Perhaps the World Ends Here

Poem for a Tuesday — “Perhaps the World Ends Here” by Joy Harjo

“The world begins at a kitchen table. No matter what, we must eat to live.

The gifts of earth are brought and prepared, set on the table. So it has been since creation, and it will go on.

We chase chickens or dogs away from it. Babies teethe at the corners. They scrape their knees under it.

It is here that children are given instructions on what it means to be human. We make men at it, we make women.

At this table we gossip, recall enemies and the ghosts of lovers.

Our dreams drink coffee with us as they put their arms around our children. They laugh with us at our poor falling-down selves and as we put ourselves back together once again at the table.

This table has been a house in the rain, an umbrella in the sun.

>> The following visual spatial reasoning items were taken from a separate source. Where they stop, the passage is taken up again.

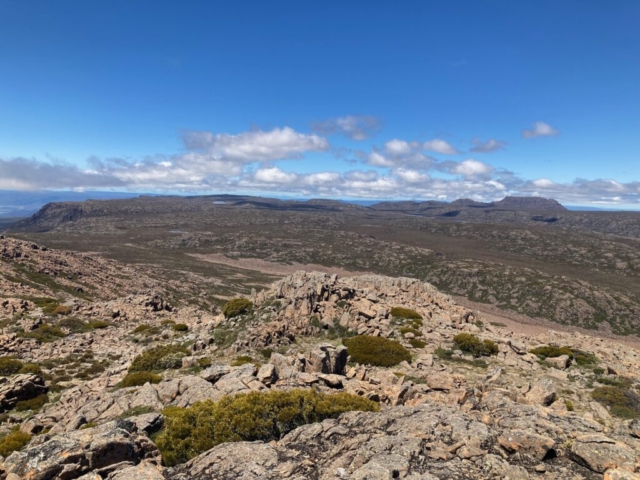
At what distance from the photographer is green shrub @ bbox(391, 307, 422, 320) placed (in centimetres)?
3281

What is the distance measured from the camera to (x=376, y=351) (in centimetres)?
2464

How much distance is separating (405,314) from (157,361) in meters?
21.4

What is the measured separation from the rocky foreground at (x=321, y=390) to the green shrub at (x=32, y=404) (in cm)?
7

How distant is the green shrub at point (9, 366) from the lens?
25.2 m

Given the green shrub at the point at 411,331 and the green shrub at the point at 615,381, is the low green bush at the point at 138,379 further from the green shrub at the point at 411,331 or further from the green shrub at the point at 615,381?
the green shrub at the point at 615,381

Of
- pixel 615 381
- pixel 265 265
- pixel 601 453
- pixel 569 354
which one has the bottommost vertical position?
pixel 265 265

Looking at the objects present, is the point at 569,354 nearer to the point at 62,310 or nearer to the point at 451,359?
the point at 451,359

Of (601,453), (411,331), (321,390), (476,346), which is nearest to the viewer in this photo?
(601,453)

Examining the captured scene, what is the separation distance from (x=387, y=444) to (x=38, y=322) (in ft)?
129

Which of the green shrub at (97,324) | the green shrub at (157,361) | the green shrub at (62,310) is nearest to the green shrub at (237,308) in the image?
the green shrub at (157,361)

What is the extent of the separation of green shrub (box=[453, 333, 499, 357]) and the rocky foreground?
0.85 feet

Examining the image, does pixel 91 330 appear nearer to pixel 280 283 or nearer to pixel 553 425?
pixel 280 283

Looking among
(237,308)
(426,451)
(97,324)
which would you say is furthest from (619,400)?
(97,324)

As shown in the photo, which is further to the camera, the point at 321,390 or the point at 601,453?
the point at 321,390
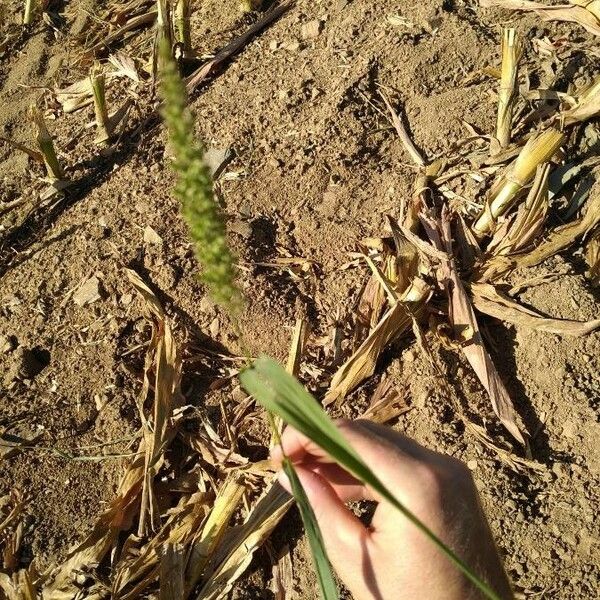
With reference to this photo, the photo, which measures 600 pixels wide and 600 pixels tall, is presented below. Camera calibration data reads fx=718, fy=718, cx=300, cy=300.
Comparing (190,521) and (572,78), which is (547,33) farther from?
(190,521)

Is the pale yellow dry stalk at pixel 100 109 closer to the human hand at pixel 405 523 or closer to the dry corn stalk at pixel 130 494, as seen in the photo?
the dry corn stalk at pixel 130 494

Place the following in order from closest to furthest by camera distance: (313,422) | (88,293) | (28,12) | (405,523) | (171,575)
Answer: (313,422), (405,523), (171,575), (88,293), (28,12)

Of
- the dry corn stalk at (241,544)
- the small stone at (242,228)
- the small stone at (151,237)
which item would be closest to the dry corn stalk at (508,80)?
the small stone at (242,228)

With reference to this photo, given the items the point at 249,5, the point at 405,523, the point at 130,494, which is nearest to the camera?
the point at 405,523

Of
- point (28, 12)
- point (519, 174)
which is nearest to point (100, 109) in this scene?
point (28, 12)

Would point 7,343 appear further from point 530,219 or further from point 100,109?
point 530,219

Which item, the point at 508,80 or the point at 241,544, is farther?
the point at 508,80
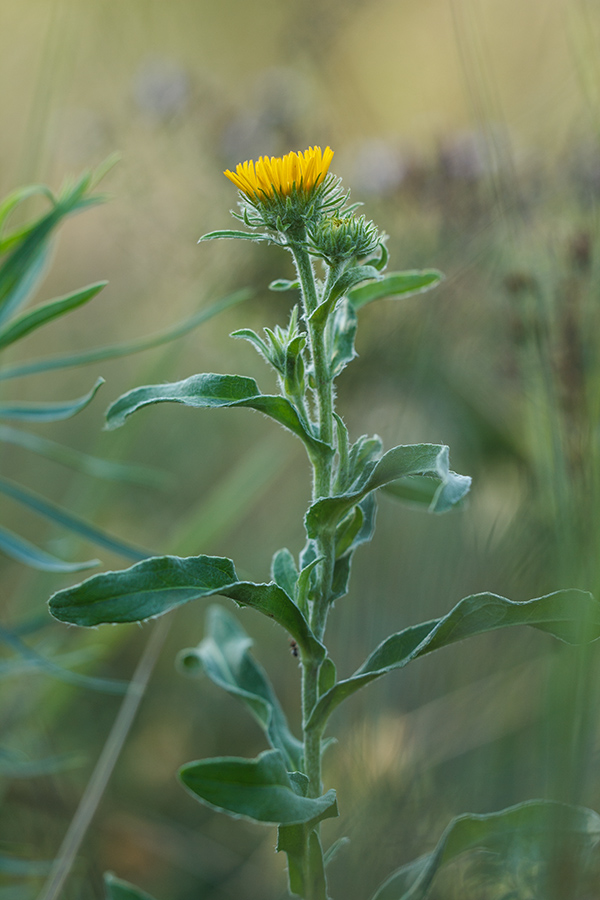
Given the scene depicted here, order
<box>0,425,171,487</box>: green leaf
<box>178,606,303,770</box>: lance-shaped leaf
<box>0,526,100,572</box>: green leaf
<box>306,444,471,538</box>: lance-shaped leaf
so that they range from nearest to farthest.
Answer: <box>306,444,471,538</box>: lance-shaped leaf < <box>178,606,303,770</box>: lance-shaped leaf < <box>0,526,100,572</box>: green leaf < <box>0,425,171,487</box>: green leaf

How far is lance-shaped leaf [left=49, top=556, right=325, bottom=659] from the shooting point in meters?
0.40

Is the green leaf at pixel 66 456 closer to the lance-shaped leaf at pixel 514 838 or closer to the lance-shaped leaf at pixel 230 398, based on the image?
the lance-shaped leaf at pixel 230 398

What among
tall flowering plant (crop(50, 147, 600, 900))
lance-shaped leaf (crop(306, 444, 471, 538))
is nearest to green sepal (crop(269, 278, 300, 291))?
tall flowering plant (crop(50, 147, 600, 900))

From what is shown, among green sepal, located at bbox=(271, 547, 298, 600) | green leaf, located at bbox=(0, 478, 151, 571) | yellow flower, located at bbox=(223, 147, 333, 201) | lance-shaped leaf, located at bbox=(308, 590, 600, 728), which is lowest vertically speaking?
lance-shaped leaf, located at bbox=(308, 590, 600, 728)

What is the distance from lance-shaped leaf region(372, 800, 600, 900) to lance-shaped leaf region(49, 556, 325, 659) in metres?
0.18

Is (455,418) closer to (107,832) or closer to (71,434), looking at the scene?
(107,832)

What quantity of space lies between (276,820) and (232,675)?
0.61 feet

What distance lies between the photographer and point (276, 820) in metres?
0.38

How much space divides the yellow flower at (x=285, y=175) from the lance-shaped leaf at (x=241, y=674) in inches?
12.8

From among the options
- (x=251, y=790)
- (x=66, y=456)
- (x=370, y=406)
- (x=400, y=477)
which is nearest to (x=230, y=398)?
(x=400, y=477)

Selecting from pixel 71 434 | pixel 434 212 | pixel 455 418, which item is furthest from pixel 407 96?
pixel 71 434

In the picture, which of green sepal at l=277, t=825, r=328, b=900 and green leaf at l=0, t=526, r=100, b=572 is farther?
green leaf at l=0, t=526, r=100, b=572

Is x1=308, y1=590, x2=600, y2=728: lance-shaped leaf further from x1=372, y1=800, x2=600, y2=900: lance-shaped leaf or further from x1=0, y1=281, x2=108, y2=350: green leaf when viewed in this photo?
x1=0, y1=281, x2=108, y2=350: green leaf

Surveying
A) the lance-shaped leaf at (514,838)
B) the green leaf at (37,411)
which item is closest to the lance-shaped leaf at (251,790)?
the lance-shaped leaf at (514,838)
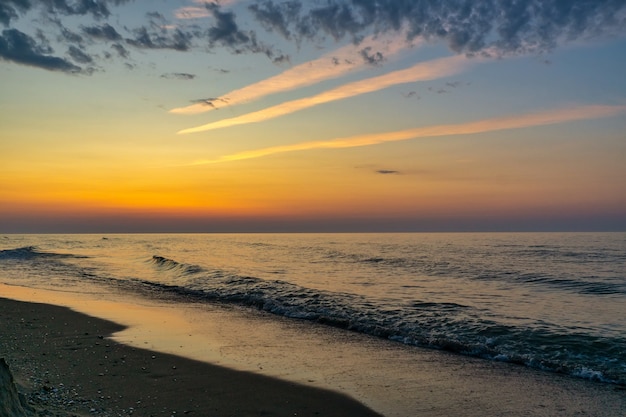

Wars have begun and ended at this table. It is a place to hide in the shadow of terror. A place to celebrate the terrible victory.

We have given birth on this table, and have prepared our parents for burial here.

At this table we sing with joy, with sorrow. We pray of suffering and remorse. We give thanks.

Perhaps the world will end at the kitchen table, while we are laughing and crying, eating of the last sweet bite.”

— from the wonderful, gorgeously creative, and insightful book Reinventing the Enemy’s Language, ed. Joy Harjo and Gloria Bird. New York: W.W. Norton, 1997. p. 556.


Joy Harjo is a member of the Muscogee Nation. A gifted poet, memoirist, essayist, and musician, Harjo draws deeply from indigenous traditions of storytelling and oral history. She has a unique gift for capturing the moment, in all its emotional complexity, amid varied landscapes, both natural and human. She is a longtime friend of U.S. Secretary of Interior Deb Haalund (Laguna Pueblo); both see Native American poetry as an act of reclaiming, celebrating, and advocating for public lands and ancestral homes. Harjo has said “…most of what is created is beyond us, is from that source of utter creation, the Creator, or God. We are technicians here on Earth, but also co-creators. I’m still amazed. And I still say, after writing poetry for all this time, and now music, that ultimately humans have a small hand in it. We serve it. We have to put ourselves in the way of it and get out of the way of ourselves” (Contemporary Authors). Her memoir Crazy Brave was honored with the American Book Award. She served as the 23rd U.S. Poet Laureate from 2019-2022.